> **REQUEST 1**: Put the collection entries into a JSON list of strings, one string per line and with blank lines left out. Begin at the entry line that contains "Which is furthest" and stop after the last line of the entries.

> **PASSAGE**:
The Consent Solicitation will expire at 5:00 p.m., New York City Time, on April 30, 2021, unless extended or earlier terminated by the Issuer in its sole discretion (such date and time, as the same may be extended, the "Expiration Date"). The record date of the Consent Solicitation is 5:00 p.m., New York City time, on April 16, 2021.

The Consent Solicitation is subject to, and conditioned upon, the satisfaction or waiver of certain customary conditions described in the Statement, including receiving the consents of holders (in minimum denominations of US$200,000 and integral multiples of US$1,000 in excess thereof, subject to a scaling factor of the current par amount of US$997.68) of a majority in aggregate principal amount of the outstanding Notes (the "Required Consents"). In accordance with the Indenture, Notes owned by the Issuer, Corporación Quiport S.A. (the "Borrower"), the shareholders of the Issuer or the Borrower or any of their respective affiliates will not be deemed outstanding, and such persons will not be able to vote for the purposes of the Required Consents needed to effect the Proposed Amendments.

In the event that the Required Consents for the Notes are received on or prior to the Expiration Date, the Issuer will pay an aggregate cash payment equal to US$0.30 per US$1,000 principal amount of the Notes (the "Consent Payment") for which the Required Consents to the Proposed Amendments are validly delivered on or prior to the Expiration Date and not validly revoked prior to the earlier to occur of (i) the receipt of the Required Consents and (ii) the Expiration Date. The Consent Payment is expected to be paid on a date promptly following the Expiration Date, but no later than five business days following the Expiration Date.

The amendment to the Issuer Security and Accounts Agreement reflecting the Proposed Amendments will be effective and operative immediately upon execution thereof as to all Holders, whether or not such Holders delivered a Consent.

Santander Investment Securities Inc. is the solicitation agent in the Consent Solicitation and Morrow Sodali Ltd has been retained to serve as the information and tabulation agent. Persons with questions regarding the Consent Solicitation should contact Santander Investment Securities Inc. at (toll free) 1 (800) 404-3636 or (collect) +1 (212) 940-1442. Requests for the Statement should be directed to Morrow Sodali Ltd, at +1 203 609 4910 (Stamford), +44 208 089 3287 (London), +852 2319 4130 (Hong Kong) or by email to, or can be accessed through the Consent Website

None of the Issuer, the solicitation agent, information and tabulation agent, trustee, notes collateral agent and notes account bank or any of their respective affiliates is making any recommendation as to whether Holders of the Notes should deliver consents in response to the Consent Solicitation. Holders must make their own decisions as to whether to deliver consents.

> **REQUEST 2**: For the consent solicitation notice, state whether each statement agrees with it, answering yes or no and quoting the deciding words: (a) The record date of the Consent Solicitation is April 30, 2021. (b) The Consent Payment equals US$0.30 per US$1,000 principal amount of the Notes. (c) The solicitation agent recommends that Holders deliver consents.

Collection entries

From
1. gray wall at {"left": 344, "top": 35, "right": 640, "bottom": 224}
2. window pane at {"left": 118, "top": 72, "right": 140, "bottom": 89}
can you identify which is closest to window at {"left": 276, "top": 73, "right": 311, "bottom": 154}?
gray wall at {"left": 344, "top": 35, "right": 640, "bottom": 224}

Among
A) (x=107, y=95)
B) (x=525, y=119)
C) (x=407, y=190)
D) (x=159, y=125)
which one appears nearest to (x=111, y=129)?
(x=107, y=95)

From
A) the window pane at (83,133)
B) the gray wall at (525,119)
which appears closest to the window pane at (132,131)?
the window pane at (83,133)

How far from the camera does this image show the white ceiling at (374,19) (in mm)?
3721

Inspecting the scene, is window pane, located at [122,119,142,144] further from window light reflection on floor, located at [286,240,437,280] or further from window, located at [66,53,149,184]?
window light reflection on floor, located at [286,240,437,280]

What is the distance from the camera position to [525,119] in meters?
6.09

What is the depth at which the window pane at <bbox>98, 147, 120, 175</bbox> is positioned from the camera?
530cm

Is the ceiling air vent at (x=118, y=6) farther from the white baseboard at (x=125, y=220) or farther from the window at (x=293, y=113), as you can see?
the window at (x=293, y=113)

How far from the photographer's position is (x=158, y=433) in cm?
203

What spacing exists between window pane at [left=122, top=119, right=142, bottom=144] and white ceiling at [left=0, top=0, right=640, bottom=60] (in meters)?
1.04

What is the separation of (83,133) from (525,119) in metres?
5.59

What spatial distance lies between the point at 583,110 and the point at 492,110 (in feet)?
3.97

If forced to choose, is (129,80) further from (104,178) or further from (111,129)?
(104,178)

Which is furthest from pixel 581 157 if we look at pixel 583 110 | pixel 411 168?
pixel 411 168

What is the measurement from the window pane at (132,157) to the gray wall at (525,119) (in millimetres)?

> **RESPONSE 1**:
[
  "Which is furthest from pixel 581 157 if we look at pixel 583 110 | pixel 411 168?",
  "pixel 411 168",
  "What is the measurement from the window pane at (132,157) to the gray wall at (525,119) (in millimetres)?"
]

> **RESPONSE 2**:
(a) No: "The record date of the Consent Solicitation is 5:00 p.m., New York City time, on April 16, 2021."
(b) Yes: "an aggregate cash payment equal to US$0.30 per US$1,000 principal amount of the Notes"
(c) No: "None of the Issuer, the solicitation agent, information and tabulation agent, trustee, notes collateral agent and notes account bank or any of their respective affiliates is making any recommendation as to whether Holders of the Notes should deliver consents in response to the Consent Solicitation."